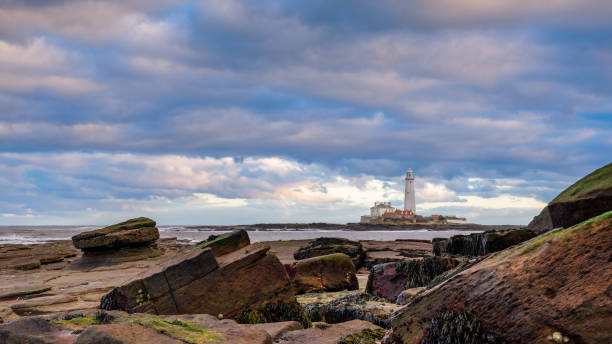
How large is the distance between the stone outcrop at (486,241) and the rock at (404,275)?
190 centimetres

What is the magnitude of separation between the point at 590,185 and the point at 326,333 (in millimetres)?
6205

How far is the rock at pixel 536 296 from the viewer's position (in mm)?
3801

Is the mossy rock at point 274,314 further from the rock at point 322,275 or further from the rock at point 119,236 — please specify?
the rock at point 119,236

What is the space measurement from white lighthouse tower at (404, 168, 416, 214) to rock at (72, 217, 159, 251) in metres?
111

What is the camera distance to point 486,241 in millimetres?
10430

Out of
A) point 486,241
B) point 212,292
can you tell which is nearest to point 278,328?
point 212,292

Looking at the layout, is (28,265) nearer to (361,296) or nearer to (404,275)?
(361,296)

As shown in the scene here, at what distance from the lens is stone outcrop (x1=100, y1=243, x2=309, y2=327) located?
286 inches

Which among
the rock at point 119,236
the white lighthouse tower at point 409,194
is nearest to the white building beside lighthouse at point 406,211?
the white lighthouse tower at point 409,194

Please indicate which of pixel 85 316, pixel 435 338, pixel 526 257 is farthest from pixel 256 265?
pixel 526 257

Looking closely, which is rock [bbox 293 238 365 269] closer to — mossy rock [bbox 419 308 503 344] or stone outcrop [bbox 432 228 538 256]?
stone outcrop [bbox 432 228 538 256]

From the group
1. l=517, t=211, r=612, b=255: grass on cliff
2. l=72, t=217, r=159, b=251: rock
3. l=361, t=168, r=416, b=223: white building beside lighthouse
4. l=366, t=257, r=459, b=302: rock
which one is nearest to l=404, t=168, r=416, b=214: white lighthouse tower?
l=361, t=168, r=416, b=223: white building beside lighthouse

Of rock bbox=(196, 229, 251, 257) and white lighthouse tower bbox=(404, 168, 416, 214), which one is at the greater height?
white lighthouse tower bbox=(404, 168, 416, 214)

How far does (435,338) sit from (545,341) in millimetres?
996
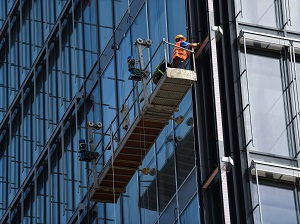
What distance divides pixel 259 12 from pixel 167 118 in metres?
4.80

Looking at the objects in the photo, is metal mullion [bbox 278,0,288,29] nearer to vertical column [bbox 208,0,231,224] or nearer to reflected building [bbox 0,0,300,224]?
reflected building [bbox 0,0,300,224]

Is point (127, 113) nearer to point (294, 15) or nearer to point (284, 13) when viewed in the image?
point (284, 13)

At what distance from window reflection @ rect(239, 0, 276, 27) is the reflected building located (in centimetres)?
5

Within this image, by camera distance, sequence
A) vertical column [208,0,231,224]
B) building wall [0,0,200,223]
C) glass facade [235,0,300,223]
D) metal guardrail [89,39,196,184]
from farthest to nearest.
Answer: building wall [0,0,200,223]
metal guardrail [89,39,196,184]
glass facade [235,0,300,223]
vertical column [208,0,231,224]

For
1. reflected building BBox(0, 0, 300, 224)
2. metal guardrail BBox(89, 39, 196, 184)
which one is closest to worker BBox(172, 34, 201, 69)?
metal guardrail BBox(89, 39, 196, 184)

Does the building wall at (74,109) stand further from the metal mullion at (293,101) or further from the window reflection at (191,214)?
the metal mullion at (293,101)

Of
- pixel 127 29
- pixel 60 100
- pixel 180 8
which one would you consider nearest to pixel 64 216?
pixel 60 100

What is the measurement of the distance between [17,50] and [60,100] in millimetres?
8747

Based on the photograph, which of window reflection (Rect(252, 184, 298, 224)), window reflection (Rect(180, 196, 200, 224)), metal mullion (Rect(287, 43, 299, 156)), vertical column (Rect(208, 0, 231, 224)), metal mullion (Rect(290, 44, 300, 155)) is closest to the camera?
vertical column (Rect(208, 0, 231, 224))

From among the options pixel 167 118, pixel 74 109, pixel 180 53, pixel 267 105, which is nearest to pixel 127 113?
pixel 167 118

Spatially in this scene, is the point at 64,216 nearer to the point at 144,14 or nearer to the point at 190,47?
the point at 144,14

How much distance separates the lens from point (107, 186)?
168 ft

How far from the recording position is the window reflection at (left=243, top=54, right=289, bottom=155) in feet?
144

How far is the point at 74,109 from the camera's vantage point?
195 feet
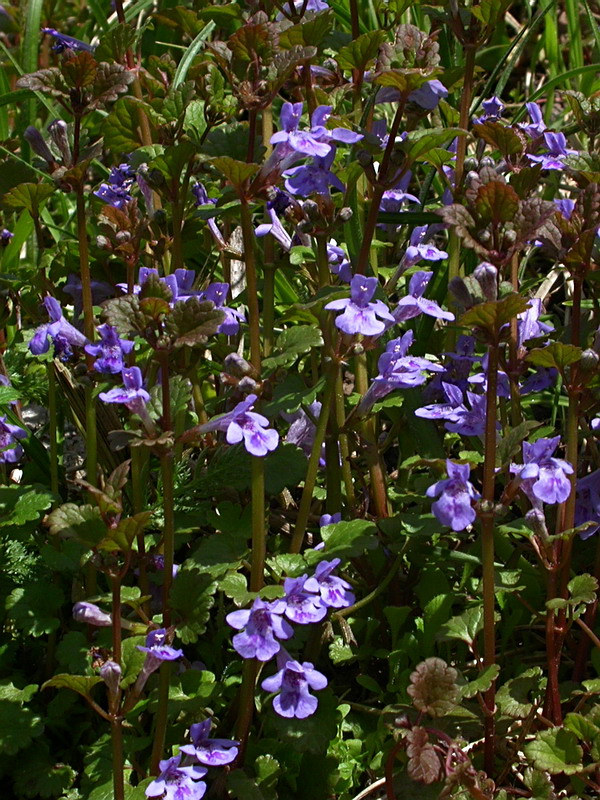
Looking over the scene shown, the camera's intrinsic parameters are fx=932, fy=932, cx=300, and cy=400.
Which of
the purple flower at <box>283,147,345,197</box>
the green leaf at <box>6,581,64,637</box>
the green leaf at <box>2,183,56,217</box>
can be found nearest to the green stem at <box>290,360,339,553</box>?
-------------------------
**STATED GOAL**
Please repeat all the records above word for word, leaving out the pictures.

**SOLVED PROBLEM**
How large is the distance between the stone outcrop at (486,241) and the rock at (404,275)?
190 centimetres

What is the magnitude of separation between the point at 590,185 and the point at 326,333 (in millimetres)?
6205

How far is the rock at pixel 536 296 from the viewer's position (in mm)?
3801

Is the mossy rock at point 274,314 further from the rock at point 322,275 or further from the rock at point 119,236 — please specify?
the rock at point 119,236

What is the space measurement from white lighthouse tower at (404, 168, 416, 214) to rock at (72, 217, 159, 251) in metres?
111

What is the camera distance to point 486,241 in millimetres?
10430

Out of
A) point 486,241
B) point 212,292
can you tell which is nearest to point 278,328?
point 212,292

Looking at the layout, is (28,265) nearer to (361,296) or nearer to (404,275)?
(361,296)

As shown in the scene here, at what distance from the lens is stone outcrop (x1=100, y1=243, x2=309, y2=327) located?
286 inches

Which among
the rock at point 119,236
the white lighthouse tower at point 409,194
is nearest to the white building beside lighthouse at point 406,211?
the white lighthouse tower at point 409,194

Please indicate which of pixel 85 316, pixel 435 338, pixel 526 257 is farthest from pixel 256 265?
pixel 526 257

Looking closely, which is rock [bbox 293 238 365 269] closer to — mossy rock [bbox 419 308 503 344] or stone outcrop [bbox 432 228 538 256]?
stone outcrop [bbox 432 228 538 256]

From the group
1. l=517, t=211, r=612, b=255: grass on cliff
2. l=72, t=217, r=159, b=251: rock
3. l=361, t=168, r=416, b=223: white building beside lighthouse
4. l=366, t=257, r=459, b=302: rock
which one is nearest to l=404, t=168, r=416, b=214: white lighthouse tower?
l=361, t=168, r=416, b=223: white building beside lighthouse

Of rock bbox=(196, 229, 251, 257) and white lighthouse tower bbox=(404, 168, 416, 214), which one is at the greater height?
white lighthouse tower bbox=(404, 168, 416, 214)

How far does (435,338) sit from (545,341) in millimetres?
996
What distance divides pixel 259 12 from pixel 167 118 in metres?
4.80

Looking at the objects in the photo, is metal mullion [bbox 278,0,288,29] nearer to vertical column [bbox 208,0,231,224] or nearer to reflected building [bbox 0,0,300,224]?
reflected building [bbox 0,0,300,224]

Is point (127, 113) nearer to point (294, 15) or nearer to point (284, 13) when viewed in the image?
point (284, 13)

At what distance from window reflection @ rect(239, 0, 276, 27) is the reflected building located (in centimetres)?
5

Within this image, by camera distance, sequence
A) vertical column [208,0,231,224]
B) building wall [0,0,200,223]
C) glass facade [235,0,300,223]
D) metal guardrail [89,39,196,184]
from farthest to nearest.
Answer: building wall [0,0,200,223]
metal guardrail [89,39,196,184]
glass facade [235,0,300,223]
vertical column [208,0,231,224]

For
1. reflected building BBox(0, 0, 300, 224)
2. metal guardrail BBox(89, 39, 196, 184)
which one is closest to worker BBox(172, 34, 201, 69)?
metal guardrail BBox(89, 39, 196, 184)

Does the building wall at (74,109) stand further from the metal mullion at (293,101) or further from the window reflection at (191,214)?
the metal mullion at (293,101)

Of
- pixel 127 29
- pixel 60 100
- pixel 180 8
which one would you consider nearest to pixel 64 216?
pixel 60 100

What is the measurement of the distance between [17,50] and [60,100] in millimetres?
8747

Based on the photograph, which of window reflection (Rect(252, 184, 298, 224)), window reflection (Rect(180, 196, 200, 224)), metal mullion (Rect(287, 43, 299, 156)), vertical column (Rect(208, 0, 231, 224)), metal mullion (Rect(290, 44, 300, 155)) is closest to the camera?
vertical column (Rect(208, 0, 231, 224))

From among the options pixel 167 118, pixel 74 109, pixel 180 53, pixel 267 105, which is nearest to pixel 127 113?
pixel 167 118

Spatially in this scene, is the point at 64,216 nearer to the point at 144,14 or nearer to the point at 190,47?
the point at 144,14

How much distance separates the lens from point (107, 186)?
168 ft

How far from the recording position is the window reflection at (left=243, top=54, right=289, bottom=155) in feet?
144

How far is the point at 74,109 from the camera's vantage point?
195 feet
Looking over the scene shown, the camera's intrinsic parameters are fx=932, fy=932, cx=300, and cy=400.
Which of
the purple flower at <box>283,147,345,197</box>
the green leaf at <box>6,581,64,637</box>
the green leaf at <box>2,183,56,217</box>
can be found nearest to the green stem at <box>290,360,339,553</box>?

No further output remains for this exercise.